R comme Respirer le matin

- Le 19 mars 1916, le 246e RI du lieutenant Paul Truffau est aux abords ouest du Bois-des-Buttes, tenu presque entièrement par les Allemands. Ceux-ci, quelques jours plus tôt, viennent en effet de mener une offensive locale couronnée de succès (c’est lors de cet épisode que Guillaume Apollinaire est blessé).
- Paul Truffau se rend dans la partie de la forêt baptisée « la Sapinière » en compagnie d’un autre lieutenant, du 204e RI.

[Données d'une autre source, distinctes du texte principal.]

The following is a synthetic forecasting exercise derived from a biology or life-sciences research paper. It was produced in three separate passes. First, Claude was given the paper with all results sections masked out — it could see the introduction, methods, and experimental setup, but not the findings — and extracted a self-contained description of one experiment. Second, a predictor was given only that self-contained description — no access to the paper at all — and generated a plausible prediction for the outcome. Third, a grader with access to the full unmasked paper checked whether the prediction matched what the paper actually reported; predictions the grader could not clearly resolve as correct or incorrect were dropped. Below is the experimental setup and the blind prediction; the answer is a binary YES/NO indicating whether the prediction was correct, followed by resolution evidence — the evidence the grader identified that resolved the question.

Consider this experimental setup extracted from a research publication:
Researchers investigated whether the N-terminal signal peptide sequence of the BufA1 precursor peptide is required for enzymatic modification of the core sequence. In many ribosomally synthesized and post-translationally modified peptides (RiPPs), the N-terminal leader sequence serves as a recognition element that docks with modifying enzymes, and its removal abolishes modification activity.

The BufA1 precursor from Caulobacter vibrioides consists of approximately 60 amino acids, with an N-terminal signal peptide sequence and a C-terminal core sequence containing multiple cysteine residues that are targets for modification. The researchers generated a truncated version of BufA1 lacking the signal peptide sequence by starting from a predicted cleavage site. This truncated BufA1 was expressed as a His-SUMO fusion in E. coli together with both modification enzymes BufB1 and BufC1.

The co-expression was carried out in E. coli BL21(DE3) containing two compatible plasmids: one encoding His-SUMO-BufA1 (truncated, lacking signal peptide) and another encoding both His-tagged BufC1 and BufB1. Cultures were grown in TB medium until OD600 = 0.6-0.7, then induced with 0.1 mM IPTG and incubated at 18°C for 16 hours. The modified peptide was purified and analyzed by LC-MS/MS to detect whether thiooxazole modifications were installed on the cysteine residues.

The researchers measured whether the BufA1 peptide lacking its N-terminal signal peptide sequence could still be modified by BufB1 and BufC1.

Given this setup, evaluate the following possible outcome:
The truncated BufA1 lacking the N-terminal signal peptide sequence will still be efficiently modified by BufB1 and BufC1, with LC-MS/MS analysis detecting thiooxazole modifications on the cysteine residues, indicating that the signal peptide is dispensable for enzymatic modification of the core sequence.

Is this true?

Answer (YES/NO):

- « Je jette un coup d’œil rapide par-dessus le parapet : je vois les sacs, et aussi une tête en calot, généreuse, qui dépasse jusqu’aux épaules ; il regarde au-delà de nos lignes le paysage étincelant, les brumes de la rivière ; un autre se montre à côté un instant. Je réclame un fusil, puis la crainte de le manquer, plus encore la peur de l’atteindre (car j’ai en dégoût ces assassinats nécessaires) m’arrêtent. Quel est le meilleur fusil de l’escouade ? Tout le monde le dit : c’est P., le tambour, bien qu’armé du revolver. Il se dresse et s’avance : un grand paysan gauche, rustaud, l’air pataud et niais, avec des petits yeux plissés et bêtes. J’essaie de lui montrer l’homme dans mon périscope, il regarde mal, n’y voit rien, regarde à travers un créneau et en ramant dans l’air derrière lui avec sa main : « Ah bon, je vois ! Qu’on me passe un fusil, pourvu qu’il soit chargé ! » Il ajuste – pan ! le calot vole en l’air à trente centimètres, l’homme a disparu. La tête a dû éclater. Et le paysan redescend, une petite flamme dans ses yeux de brute, riant lourdement : Kapout. Il va se rasseoir à sa place, où il se remet à couper une branche avec son couteau. Tout le monde rit, le félicite, moi aussi ; mais je me représente aussitôt, avec une force et une netteté obsédante, le cadavre étendu à cent mètres, le sang, les derniers tressaillements, le cercle d’horreur, les brancardiers qu’on appelle, et, là-bas, en Allemagne, une mère qui n’a plus d’enfant. Tout cela parce qu’il a voulu respirer le matin. »


Source : Paul Truffau, 1914-1918. Quatre années sur le front, page 115

2 commentaires:

Anonyme a dit…

Je suis désolé d'intervenir ici, mais je ne sais pas comment vous contacter autrement: je viens de constater une petite erreux concernant Jacques d'Arnoux: son lieu de naissance est Seignelay et non Seigneulay comme indiqué. Merci d'avance pour la correction.
Bien à vous,
Michel Guillaume (Belgique)
michel.j.guillaume@gmail.com

Jeanmi a dit…

Très émouvant.
C'est la période de l'histoire la plus dramatique où les politiques sans vergogne on jeté dans la fournaise près de deux millions d'hommes. Cette absurdité a débouché directement sue la seconde boucherie de l'humanité par l'humiliation du traité de Versailles. Bien sûr faire la guerre sans haine ! Alors pourquoi la faire?